Prosigue el texto sobre la lectura de La Odisea en casa a partir de su última frase.

# FRAGMENTO PARA LEER
────────────────────
Musa, dime del hábil varón que en su largo extravío,
tras haber arrasado el alcázar sagrado de Troya,
conoció las ciudades y el genio de innúmeras gentes.
La Odisea
Hace unas cuantas mañanas leemos en mi casa La Odisea de Homero. Del momento en que Ulises llega a Ítaca tras veinte años de surcar los mares, del momento en que Penélope no lo reconoce y le exige al recién llegado una prueba, del momento en que Odiseo le describe el lecho nupcial, construido del tronco enrevesado de un olivo, de la forma en como Penélope —ante la prueba del reconocimiento— cae de rodillas y le besa el rostro a su amado. La prudente Penélope, el mañoso Odiseo, los pretendientes muertos, el joven Telémaco danzante en los palacios de Ítaca.
No sé si es algo en mi voz, o en el fraseo, algo en el tenor de unos versos que se dejan cantar tan fácilmente, como si hubieran nacido para el canto, y se hayan moldeado en las gargantas de cientos de generaciones que han seguido la odisea de Ulises a través de las aguas y a través de los siglos. No sé si es algo en las palabras (el Ulises mañoso y artero, la Penélope discreta y menesterosa, las armaduras broncíneas, o las islas de Eea y Ogigia), pero de repente, en una mañana de estas tengo dieciséis años, y ya no estoy en un piso del área metropolitana de Barcelona, sino en mi cuarto adolescente de un pueblo del norte del Río Negro. Veo las paredes rayadas con frases de Onetti, la ventana que da a la quinta y que se abre poco porque después no cierra. Veo la estantería donde hay un par de atlas, un diccionario y dos enciclopedias (las armas con las que atravieso el liceo, eso, y los cuadernos que he ido recolectando de mis vecinos que han hecho el liceo antes que yo), y me escucho a mí misma recitando esos mismos versos.
────────────────────
# MATERIAL PROPORCIONADO
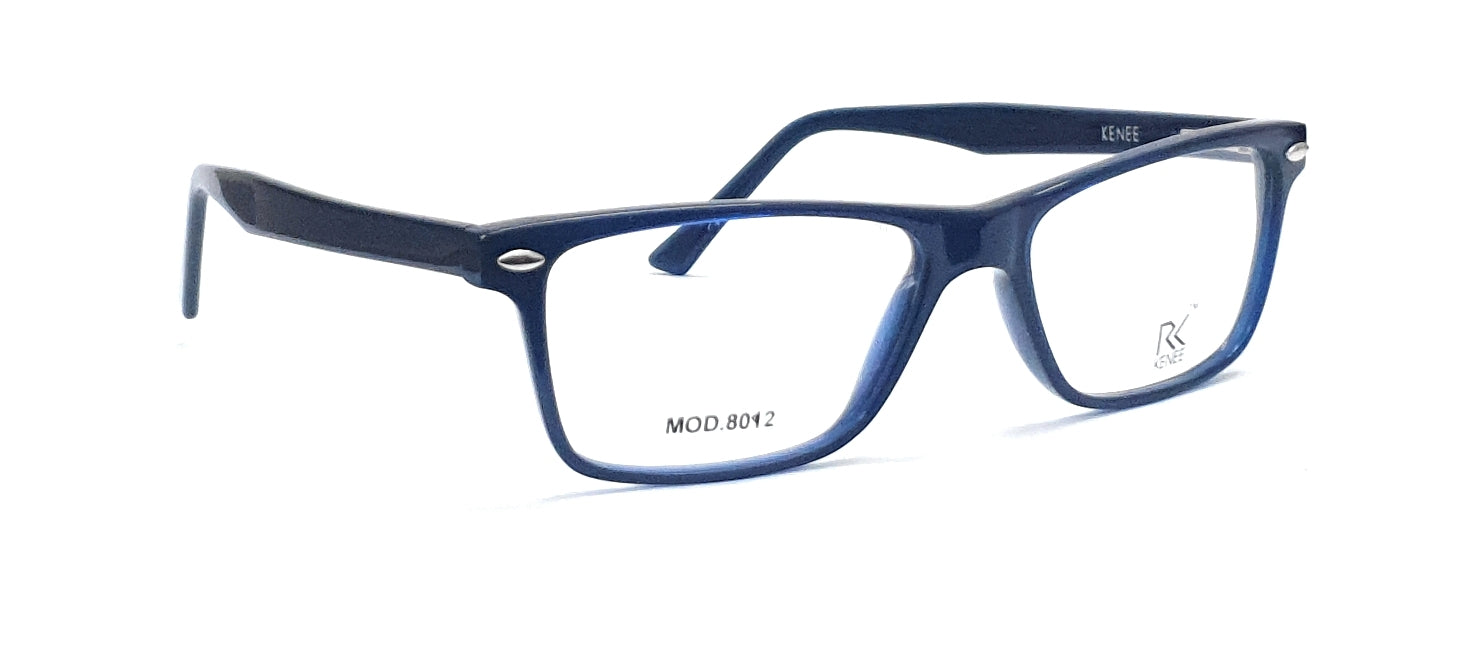 Rectangle Eyewear RK KENEE MOD 8012 Blue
────────────────────
# RESULTADO
Pienso que me gustaría que esa fuera una experiencia que no se le privara a ninguno de los míos (y a veces los míos son los amigos más cercanos, pero otras, tienen la cara de cualquiera de los gurises nacidos en ese país a su vez tan mío). Que a nadie se le privara de esos versos y de esas emociones, que a nadie le estuviera vedado temblar con esas palabras, o enredarse en diccionarios para saber de qué se trata un peplo, una hecatombe.
Pienso también que me gustaría que a nadie se le privara del esfuerzo de lidiar con una lengua ajena, con palabras raras, con formas de sentir la divinidad y la vida, el amor y la muerte, concebidas a miles de kilómetros y a varios siglos de distancia. Que a nadie la pregunta del para qué le empobrezca tanto la vida como para que todas y cada una de sus opciones tenga que ver con qué voy a comer mañana, cuál va a ser mi trabajo, y de qué voy a vivir cuando termine todo esto. El liceo que tenemos, con su afán generalista todavía se permite suspender esa pregunta por unos cuantos años, regalarnos un tiempo que es de lujo, para que nos ocupemos, sin apuro, de entonar a Homero, tan lejos todavía de los trabajos y los días, tan cerca de ese mundo abierto y desplegado para nosotros en un pizarrón de clase.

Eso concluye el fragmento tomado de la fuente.